Wednesday, December 10, 2008

Christmas is Not About Presents


I know that most of my bloggy friends know that Christmas is NOT about presents. Christmas is about celebrating the miracle of the birth of our Savior Jesus Christ. We give gifts on Christmas to symbolize the gifts that were brought to the Christ child, and we give gifts to show our friends and family that we love them.

This year, due to my deadbeat ex, we are struggling financially. We cannot afford to buy any gifts this year. At first, I was upset about this fact, especially since Katie is so excited about Christmas this year.

But in the past few weeks, I have started to think of this hardship as a huge blessing. Without presents, we have been able to focus on the true meaning of Christmas. There is also no stress about what to buy for whom or keeping within our budget. I've actually been stress-free this Christmas season, and I love it.

Of course, I found out this morning that my brother is mad at me because I'm not buying presents for his children. You see, I sent an email out to the people whose children I usually buy gifts for to let them know about my situation. I wanted them to know ahead of time that I could not get presents for their children this year. Even though I know that Christmas is about giving, not receiving, I didn't want other people who may not be as into this concept to get mad at me for letting them buy gifts for my children when I couldn't do the same for theirs. I wanted them to be aware of the situation and let them make their own decision about whether or not to give to my girls.

Apparently, my brother has a problem with this. I have no idea why, either. Is he really mad that I can't afford to buy gifts for his children? If that's the case, why can't he simply take the money he was going to spend on my FOUR children, and buy more gifts for his TWO children?

What would you do in this situation? If you had a close relative come to you and say, "I'm really sorry, but I can't afford to buy any Christmas presents this year, and that includes your children," what would you do or say? Would you get mad at them? Or would you have another reaction?

8 comments:

Heather said...

I absolutely would not be offended if someone said they couldn't afford gifts. In fact some of my friends decided we were not exchanging this year due to financial reasons (all involved). Christmas is NOT about the presents. That being said, I love giving. I'm happily selling on e-bay, buying on craigslist and couponing to save up so that we can give to everyone we normally do (except those already decided upon mutually) and for the kids. It's not that I feel like I HAVE to. I WANT to.

Khadra said...

Oh no, that is AWFUL. Seeing as we are always the one with no money I would definitely understand. I would also offer to help. You know, if your brother was going to buy gifts for your kids anyway, why not just give you the money to get them what they really want?

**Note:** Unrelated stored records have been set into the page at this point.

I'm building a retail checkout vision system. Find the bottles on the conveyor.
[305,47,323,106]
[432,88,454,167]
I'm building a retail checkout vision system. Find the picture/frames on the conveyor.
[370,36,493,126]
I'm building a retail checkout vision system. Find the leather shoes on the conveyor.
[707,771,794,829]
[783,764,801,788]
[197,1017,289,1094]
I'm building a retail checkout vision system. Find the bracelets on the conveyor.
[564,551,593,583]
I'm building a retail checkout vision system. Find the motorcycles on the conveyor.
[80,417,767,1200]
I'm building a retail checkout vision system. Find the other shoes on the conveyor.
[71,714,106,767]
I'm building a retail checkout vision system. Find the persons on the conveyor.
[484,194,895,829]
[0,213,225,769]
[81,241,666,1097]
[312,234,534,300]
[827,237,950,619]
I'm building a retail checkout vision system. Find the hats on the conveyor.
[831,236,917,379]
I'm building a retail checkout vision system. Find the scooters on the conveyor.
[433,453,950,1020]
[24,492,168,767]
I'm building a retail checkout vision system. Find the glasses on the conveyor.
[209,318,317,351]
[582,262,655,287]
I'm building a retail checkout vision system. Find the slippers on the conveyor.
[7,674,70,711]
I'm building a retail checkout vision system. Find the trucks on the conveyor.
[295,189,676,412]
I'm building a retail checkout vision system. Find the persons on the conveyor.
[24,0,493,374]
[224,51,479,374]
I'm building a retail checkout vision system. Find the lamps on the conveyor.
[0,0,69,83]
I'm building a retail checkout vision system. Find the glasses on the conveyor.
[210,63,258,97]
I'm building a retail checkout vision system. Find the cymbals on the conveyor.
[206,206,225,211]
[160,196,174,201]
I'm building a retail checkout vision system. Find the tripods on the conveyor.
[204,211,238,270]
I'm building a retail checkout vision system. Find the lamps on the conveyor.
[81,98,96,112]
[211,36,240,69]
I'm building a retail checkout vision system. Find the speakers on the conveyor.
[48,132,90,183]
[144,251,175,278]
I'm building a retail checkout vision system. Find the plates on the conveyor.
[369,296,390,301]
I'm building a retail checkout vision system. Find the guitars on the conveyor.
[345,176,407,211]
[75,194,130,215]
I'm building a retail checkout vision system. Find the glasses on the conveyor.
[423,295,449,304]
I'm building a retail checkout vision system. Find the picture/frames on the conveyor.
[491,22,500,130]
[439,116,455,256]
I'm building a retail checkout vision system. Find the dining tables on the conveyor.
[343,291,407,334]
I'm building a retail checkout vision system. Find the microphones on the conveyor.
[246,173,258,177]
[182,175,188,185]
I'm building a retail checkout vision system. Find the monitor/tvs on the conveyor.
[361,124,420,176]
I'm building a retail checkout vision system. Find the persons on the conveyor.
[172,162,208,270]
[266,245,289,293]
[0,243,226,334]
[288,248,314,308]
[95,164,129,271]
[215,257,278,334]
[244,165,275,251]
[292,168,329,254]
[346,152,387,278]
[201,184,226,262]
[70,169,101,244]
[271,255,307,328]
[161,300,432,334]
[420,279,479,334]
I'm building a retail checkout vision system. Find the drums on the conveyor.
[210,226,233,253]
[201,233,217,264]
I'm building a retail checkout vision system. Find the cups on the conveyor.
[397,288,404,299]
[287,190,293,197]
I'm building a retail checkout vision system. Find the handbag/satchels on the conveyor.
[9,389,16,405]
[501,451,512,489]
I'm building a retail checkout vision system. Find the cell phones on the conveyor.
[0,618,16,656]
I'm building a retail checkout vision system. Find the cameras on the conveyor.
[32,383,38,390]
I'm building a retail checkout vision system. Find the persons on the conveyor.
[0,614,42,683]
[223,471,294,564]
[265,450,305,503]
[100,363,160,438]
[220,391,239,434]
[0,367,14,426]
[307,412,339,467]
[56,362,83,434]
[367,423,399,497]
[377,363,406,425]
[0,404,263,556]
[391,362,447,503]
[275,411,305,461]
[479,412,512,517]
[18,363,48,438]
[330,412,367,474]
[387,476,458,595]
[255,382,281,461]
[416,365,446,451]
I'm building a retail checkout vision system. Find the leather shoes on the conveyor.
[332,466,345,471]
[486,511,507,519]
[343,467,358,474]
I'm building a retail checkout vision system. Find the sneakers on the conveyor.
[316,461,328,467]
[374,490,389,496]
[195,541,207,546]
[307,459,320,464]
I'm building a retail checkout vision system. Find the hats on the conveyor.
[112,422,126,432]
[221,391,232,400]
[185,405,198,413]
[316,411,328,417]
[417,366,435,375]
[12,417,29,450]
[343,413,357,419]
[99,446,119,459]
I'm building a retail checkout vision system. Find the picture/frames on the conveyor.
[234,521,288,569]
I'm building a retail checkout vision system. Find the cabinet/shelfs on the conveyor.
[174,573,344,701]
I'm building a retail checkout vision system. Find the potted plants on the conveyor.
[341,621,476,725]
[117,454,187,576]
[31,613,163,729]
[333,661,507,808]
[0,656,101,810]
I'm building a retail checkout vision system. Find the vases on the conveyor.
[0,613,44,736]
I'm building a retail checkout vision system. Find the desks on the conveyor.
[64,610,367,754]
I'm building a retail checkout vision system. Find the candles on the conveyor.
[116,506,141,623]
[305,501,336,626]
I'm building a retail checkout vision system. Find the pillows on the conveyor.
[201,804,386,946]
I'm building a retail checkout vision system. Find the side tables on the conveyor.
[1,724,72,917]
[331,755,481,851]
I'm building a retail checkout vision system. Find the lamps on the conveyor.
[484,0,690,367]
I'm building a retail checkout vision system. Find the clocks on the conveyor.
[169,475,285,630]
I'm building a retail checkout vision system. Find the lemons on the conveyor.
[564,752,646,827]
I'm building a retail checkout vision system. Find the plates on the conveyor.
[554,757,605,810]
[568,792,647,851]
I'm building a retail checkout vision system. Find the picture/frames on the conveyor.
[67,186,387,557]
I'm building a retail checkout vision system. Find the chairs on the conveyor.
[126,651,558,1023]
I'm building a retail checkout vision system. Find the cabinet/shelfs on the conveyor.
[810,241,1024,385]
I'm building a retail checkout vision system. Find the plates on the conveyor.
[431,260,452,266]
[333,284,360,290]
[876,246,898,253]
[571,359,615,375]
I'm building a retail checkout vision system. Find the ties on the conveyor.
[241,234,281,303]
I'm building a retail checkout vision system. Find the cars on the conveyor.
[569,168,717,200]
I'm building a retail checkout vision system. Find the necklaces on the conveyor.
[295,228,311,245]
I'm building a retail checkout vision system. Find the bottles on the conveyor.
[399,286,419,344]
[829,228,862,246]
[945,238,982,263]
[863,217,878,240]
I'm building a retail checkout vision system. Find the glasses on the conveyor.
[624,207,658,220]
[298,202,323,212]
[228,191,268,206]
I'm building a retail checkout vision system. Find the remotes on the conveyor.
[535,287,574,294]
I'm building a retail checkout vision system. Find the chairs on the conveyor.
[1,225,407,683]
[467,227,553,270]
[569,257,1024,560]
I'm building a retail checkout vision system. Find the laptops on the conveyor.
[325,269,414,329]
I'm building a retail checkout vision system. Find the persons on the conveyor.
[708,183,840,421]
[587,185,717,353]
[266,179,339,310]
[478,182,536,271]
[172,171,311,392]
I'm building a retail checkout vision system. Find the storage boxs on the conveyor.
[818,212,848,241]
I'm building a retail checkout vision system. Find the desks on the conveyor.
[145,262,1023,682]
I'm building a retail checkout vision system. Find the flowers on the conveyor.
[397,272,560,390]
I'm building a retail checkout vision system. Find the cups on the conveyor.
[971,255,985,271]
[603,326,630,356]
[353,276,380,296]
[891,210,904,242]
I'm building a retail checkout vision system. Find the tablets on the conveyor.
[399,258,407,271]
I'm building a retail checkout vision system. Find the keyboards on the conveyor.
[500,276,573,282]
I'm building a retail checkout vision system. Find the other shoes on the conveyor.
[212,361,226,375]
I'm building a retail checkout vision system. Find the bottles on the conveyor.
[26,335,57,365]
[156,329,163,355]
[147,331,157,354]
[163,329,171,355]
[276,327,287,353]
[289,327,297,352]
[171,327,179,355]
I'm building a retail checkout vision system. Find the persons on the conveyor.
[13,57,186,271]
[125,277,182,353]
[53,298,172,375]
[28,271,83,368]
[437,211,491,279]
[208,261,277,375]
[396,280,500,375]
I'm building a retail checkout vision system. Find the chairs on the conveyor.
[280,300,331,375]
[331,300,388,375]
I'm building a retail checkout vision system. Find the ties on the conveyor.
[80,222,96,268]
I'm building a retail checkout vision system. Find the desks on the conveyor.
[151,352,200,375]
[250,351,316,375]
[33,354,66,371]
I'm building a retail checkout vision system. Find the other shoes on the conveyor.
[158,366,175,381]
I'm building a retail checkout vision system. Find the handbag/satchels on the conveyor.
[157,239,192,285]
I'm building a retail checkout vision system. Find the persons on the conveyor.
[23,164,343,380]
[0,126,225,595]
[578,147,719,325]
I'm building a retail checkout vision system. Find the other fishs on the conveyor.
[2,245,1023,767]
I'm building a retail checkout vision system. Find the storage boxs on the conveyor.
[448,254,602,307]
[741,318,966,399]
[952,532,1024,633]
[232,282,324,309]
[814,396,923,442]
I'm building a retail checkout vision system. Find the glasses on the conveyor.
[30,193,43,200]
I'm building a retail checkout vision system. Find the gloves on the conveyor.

give me his phone number. Im calling him LOL!

Mama T said...

He's is being rediculous. He should be more understanding. I don't know why anyone couldn't understand your situation. I hope you're not really worried about his reaction. I'm sure he'll come to his senses. That's just silly.

Susan said...

You did the right thing and your brother's reaction isn't right. We had to do that last year, not cut it all out but cut it WAY back and stop exchanging with some relatives. I still brought homemade goodies for everyone but they new upfront no gifts. Everyone seem fine. In fact, they appreciated the heads up like you said. Depending on how close you are to your brother, maybe try to ask what is wrong?

Jenni said...

I have two goddaughters that I have bought no presents for (birthday or Christmas) for the past three years because of finances.

What I do is call, email, exchange pictures, watch videos of their games (they live in a different state than me).

These things are about having a relationship with someone special. If they are so focused on the gift; then there isn't a storng relationship. My gift is being a part of their life!

Kelsey said...

Don't take offense to this, but your brother is acting like a jerk.
If anything he should be offering to buy your kids something extra since they won't be getting much do to the financial situation!

We don't exchange gifts with the family. We already have so much stuff that we just get together and hang out and that is good enough. Sure the 4 yr old would love to have a present, but he already got so much earlier in the day from his parents; he doesn't need one more thing he'll forget about.

I hope it all works out for you!

Joanne said...

I would exactly what you would do. Infact, I asked that my kids be left out of the holiday gift exchange this year, due to my salary being cut 20%. My family knows our situation and they completely understand. Family should be understanding .... I'm sorry your brother doesn't feel that way.

Tracy P. said...

I would hug them and figure out a way to make things happen in a different way for all of the kids so that they all had fun and no one felt left out--a little white elephant exchange with items from the dollar store or something.

I love the fact that you are wise enough to know your limitations, and that you are being honest with yourself and others. Yea for your kids--you are giving them a HUGE gift in your example!